Here are my
I see the Bible as sort of map, which might help you find your way to whatever destination you wish to go.
Now, this map was drawn a long time ago. If you look at a geographical map that was created at the same time you might find it quite inaccurate compared to a map that was drawn today with the help of satellite images and what not. That doesn’t mean that you won’t be able to find your way from A to B with the help of a map that is 2,000 years old, but the likelihood that there might be some inaccuracies is rather high.
What do you want from a road map? Basically, your location, your destination, and how to get from the former to the latter. On a map drawn 2,000 years ago, for example of the Roman Empire, you might be able to find your location, let’s say Rome, and your destination, let’s say Carthage. Now the problem is what’s in between, like roads, harbors, etc. Over the last 2,000 years many things have changed. Maybe not the location of your starting and end points (though Carthage is long gone), but what is in between, and of course the modes of transportation. If you look on a very old map, you won’t find airports, for example, so you might decide to take the land route first and than the ship across the Mediterranean. Someone who would plan a trip by only looking at that old map, perhaps with the help of an ancient-map expert, and not consulting other sources of information that have become available in the last 2,000 years would be rather silly, wouldn’t he?

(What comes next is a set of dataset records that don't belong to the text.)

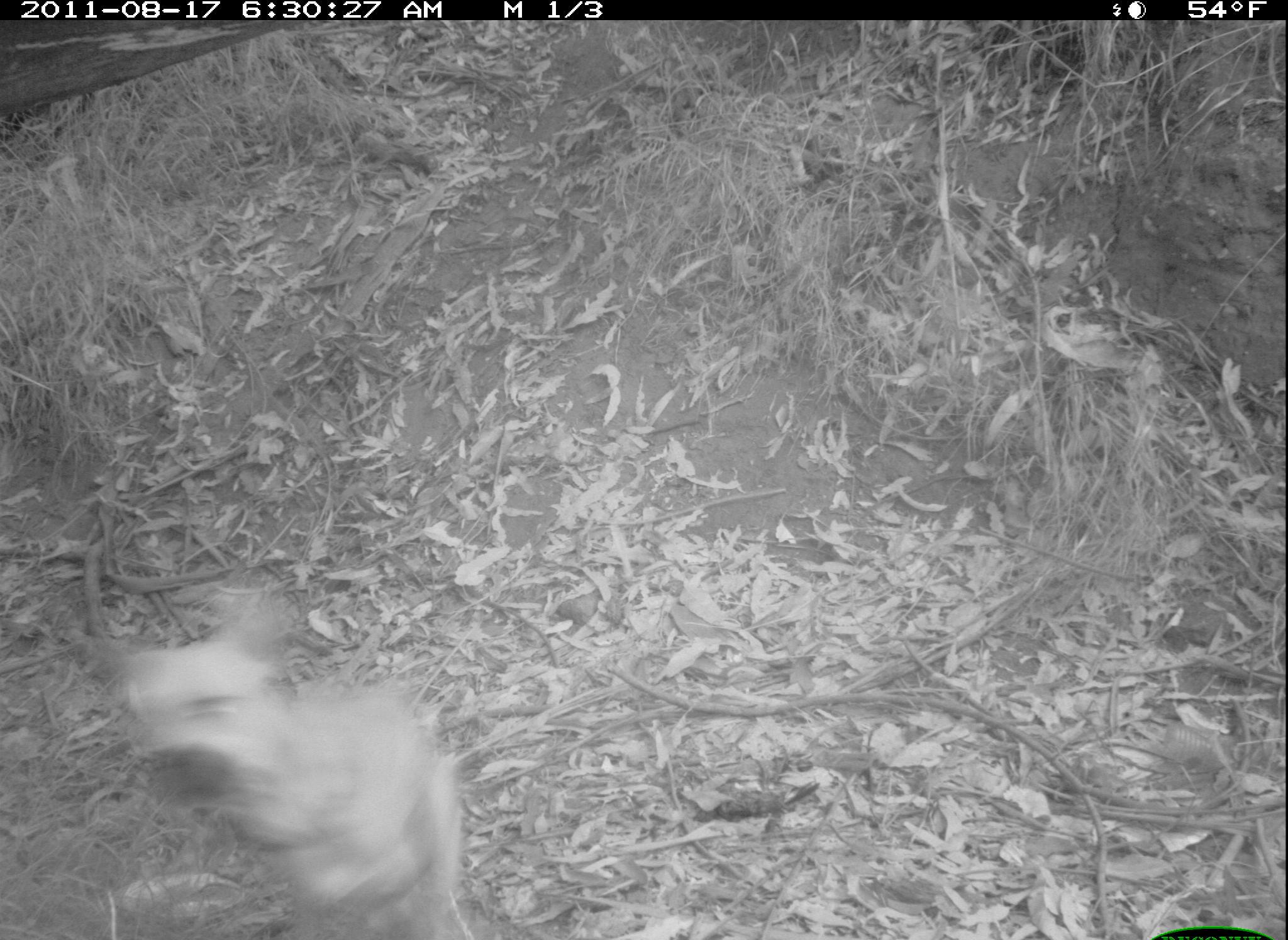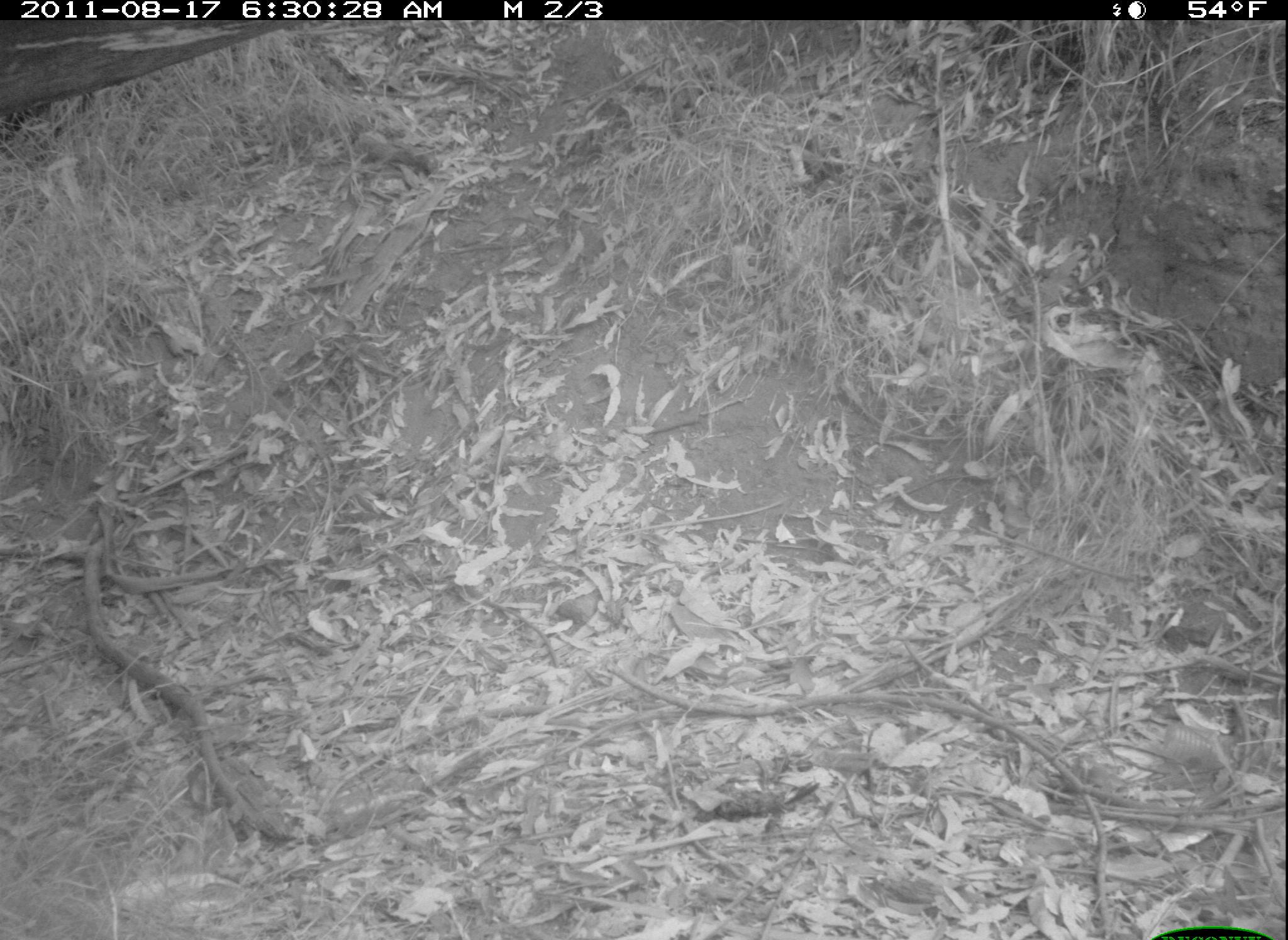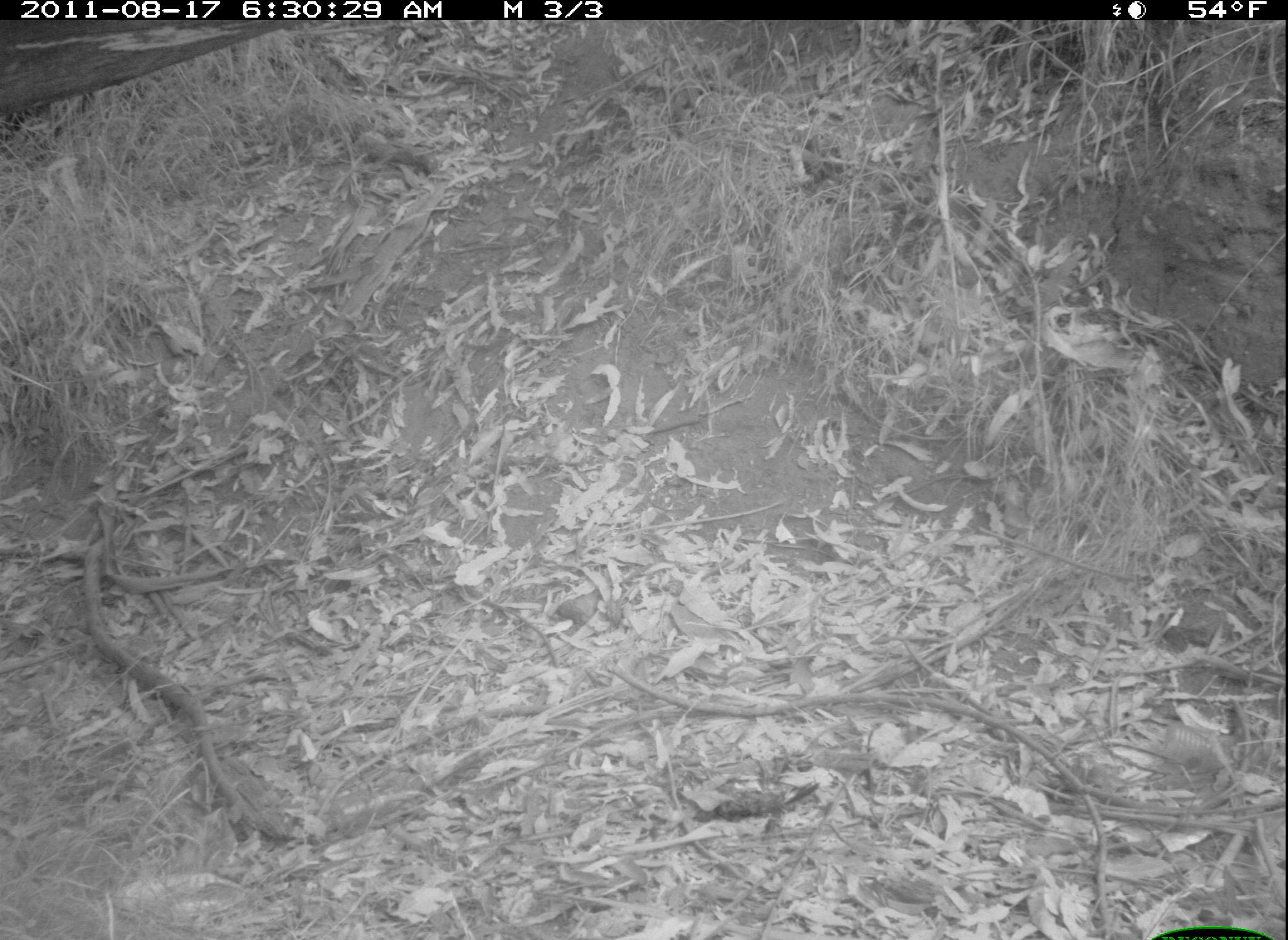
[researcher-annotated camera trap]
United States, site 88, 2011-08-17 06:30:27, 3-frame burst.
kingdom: Animalia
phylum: Chordata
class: Mammalia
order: Carnivora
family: Canidae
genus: Canis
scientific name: Canis familiaris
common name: domestic dog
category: dog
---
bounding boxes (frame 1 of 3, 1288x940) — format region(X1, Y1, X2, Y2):
dog: region(69, 552, 518, 926)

Now, the Bible is not a road map, and your destination is a bit less precise (Heaven?). But what the book definitely cannot provide is information about important factors that could influence your journey, in many ways, technology for example.

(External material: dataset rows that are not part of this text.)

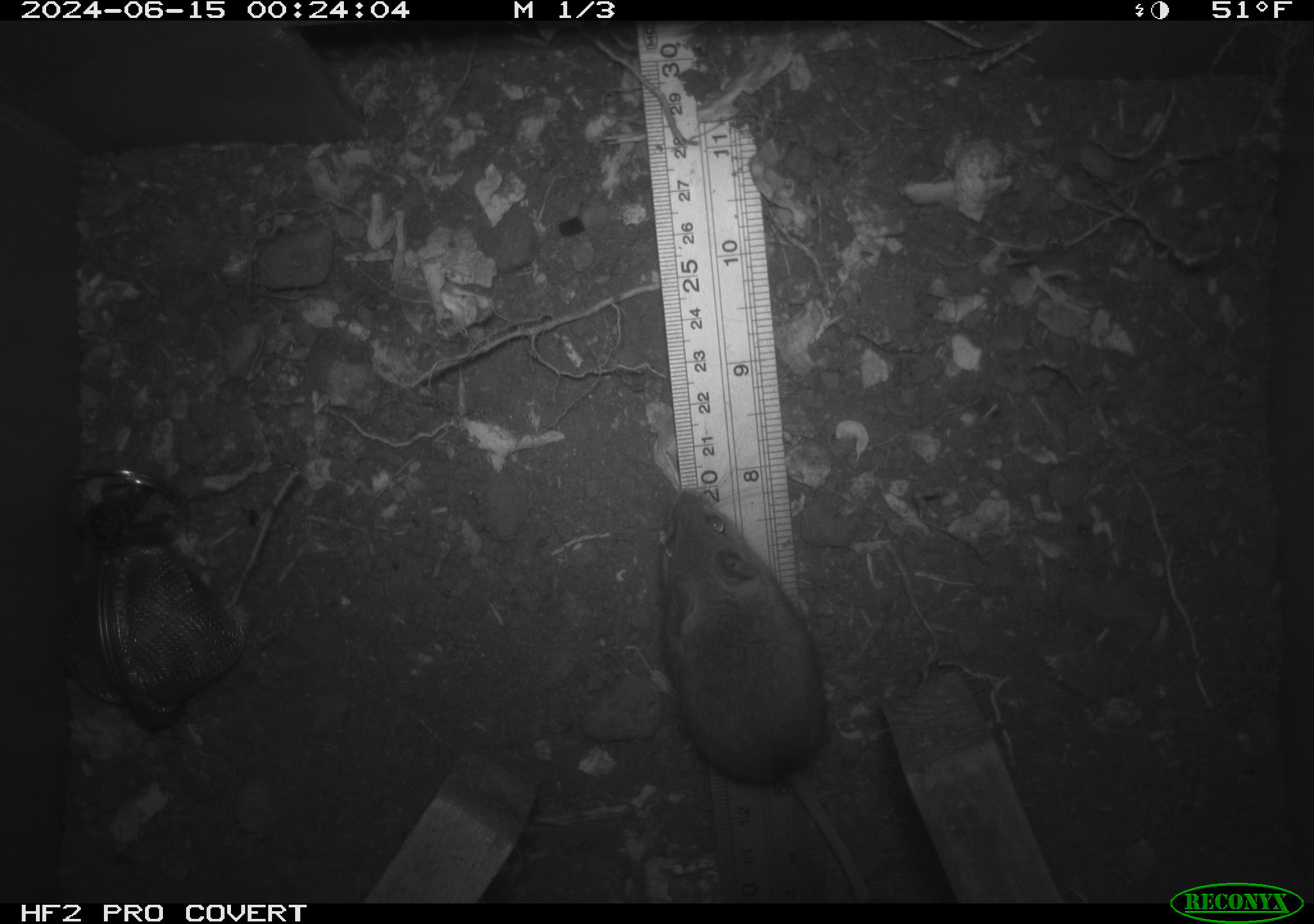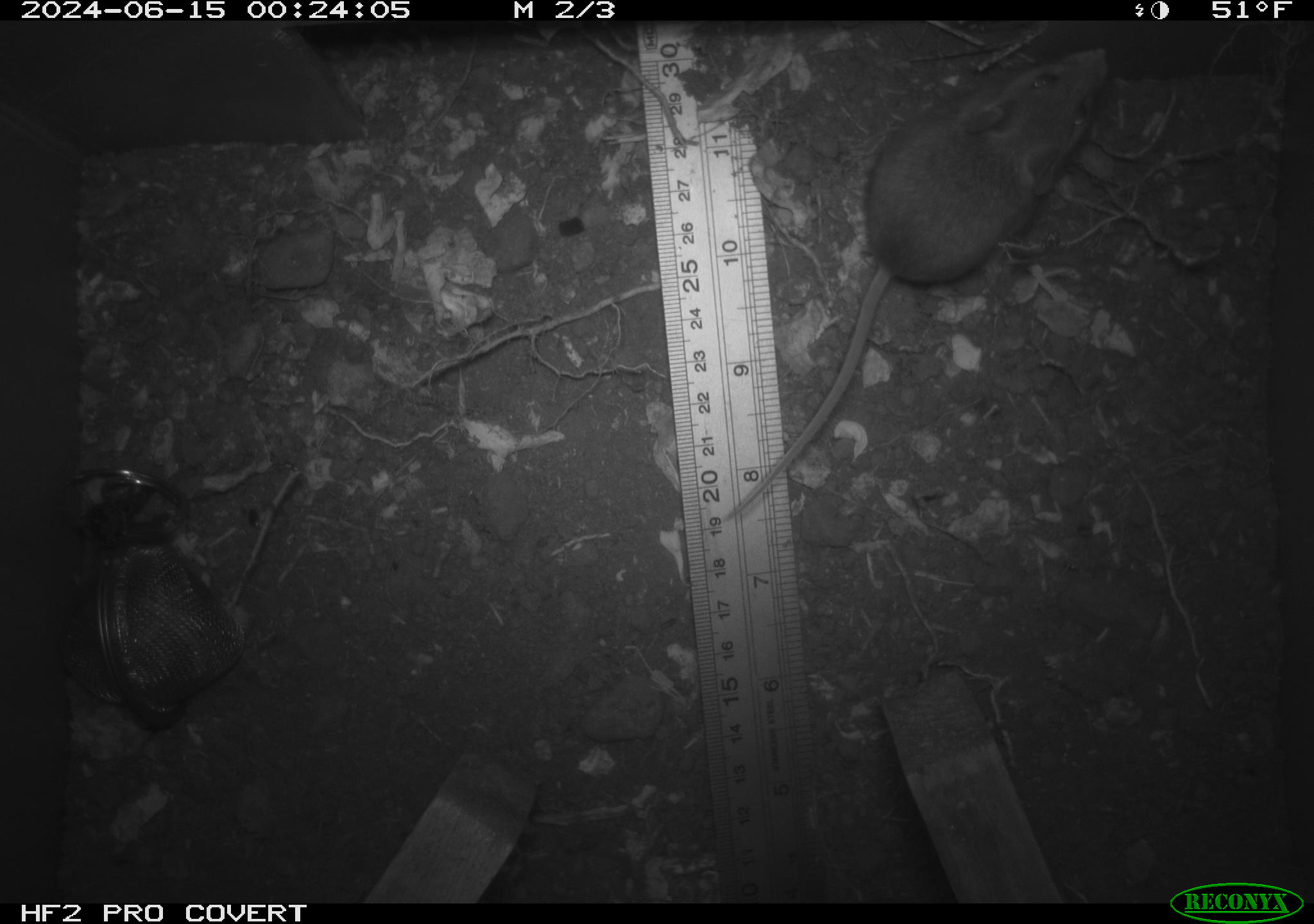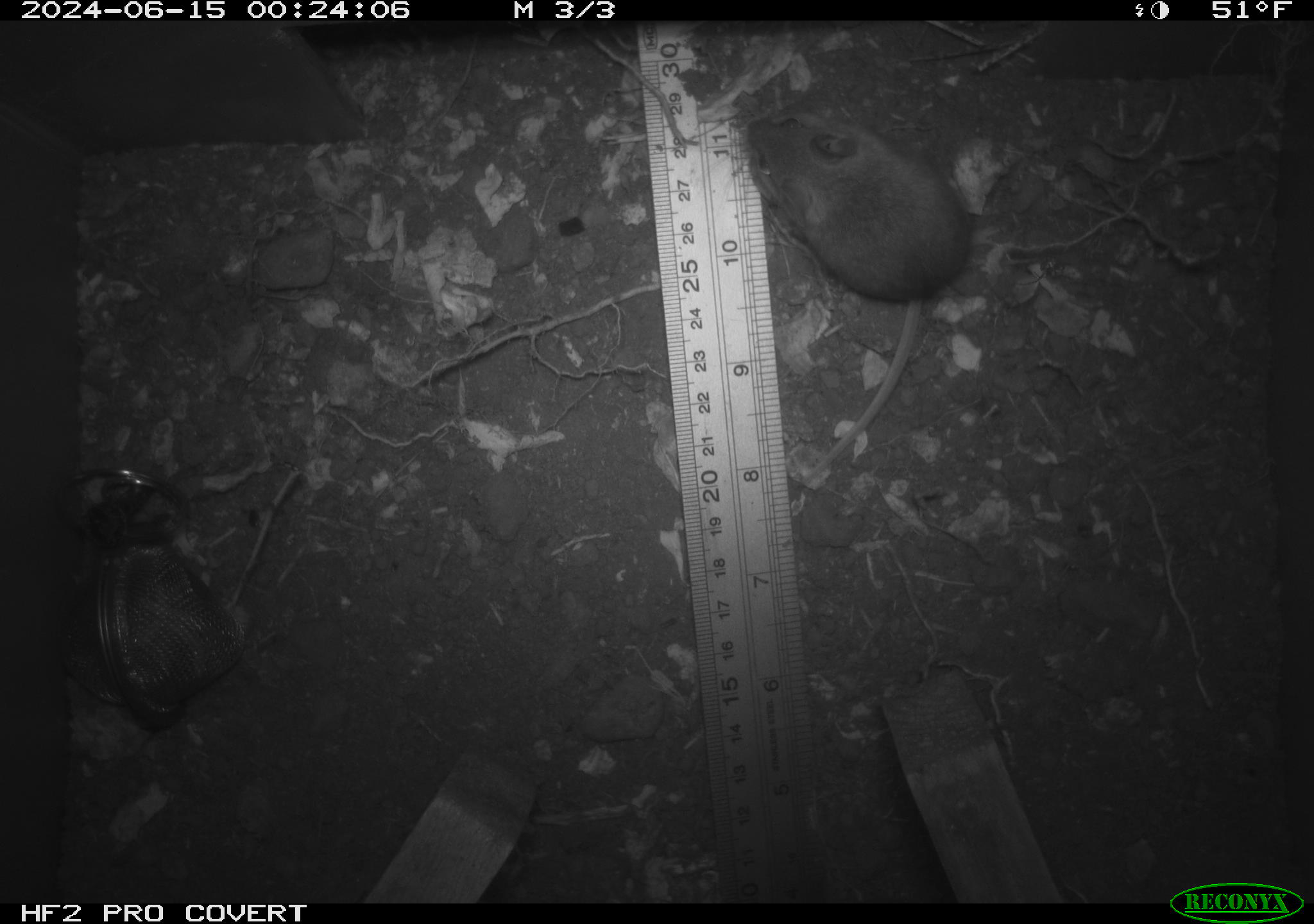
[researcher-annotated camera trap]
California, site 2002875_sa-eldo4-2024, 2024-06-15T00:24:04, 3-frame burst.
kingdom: Animalia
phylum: Chordata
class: Mammalia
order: Rodentia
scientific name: Rodentia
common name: rodent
Rodent (Rodentia).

How do you make decisions in your life relying on a map/guide that does not give you specific advice on how to decide in situations that would not have occurred in ancient times? You can rely on the help of “map experts” (pastors, priests, scholars, the Pope, etc.), but what if these experts contradict each other and the common ground they can agree upon is so small that you cannot base your decision on that? Now you have to choose, one sect or another, one interpretation or another, for example a sect that sticks to every single word in the Bible, believing that it was written (and translated) with the help of the Holy Spirit and therefore must be all true; or a sect that interprets the scriptures more loosely (cherry picking the things they like and ignore the rest basically).
Is the Bible anti-gay? Unless it says word by word “Being gay is wrong” or something along those lines, it’s all up to interpretation of the words that are available. Like with an old road map, you have to do a lot of guessing. And one’s you open the gates to interpretation, it becomes everyone’s guess really. Depending on your background (education, people around you, personal experience, etc.) you will interpret those words in certain ways or you will listen to someone you trust who interprets them in his or her own way. And there will never be a final official answer to that question, unless Jesus or Moses, or someone with that kind of authority, appears and makes a final judgment.

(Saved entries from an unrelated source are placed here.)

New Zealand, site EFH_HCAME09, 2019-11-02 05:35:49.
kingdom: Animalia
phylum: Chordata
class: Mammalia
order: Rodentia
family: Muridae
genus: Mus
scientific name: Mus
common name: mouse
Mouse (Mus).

For me the Bible gives me some general guidance (love and forgive) and some strict rules (don’t kill other human beings), but not much more. And I think that is already quite a lot. If everyone who says he/she is a Christian would just do those three things, LOVE, FORGIVE, DON’T KILL always and without exception, we would live in a very different world.
When it comes to homosexuality, how about focusing on the first and indisputable task asked from any Christians, LOVE. Whether you are straight or gay, love your fellow human beings, without exception. Don’t hate.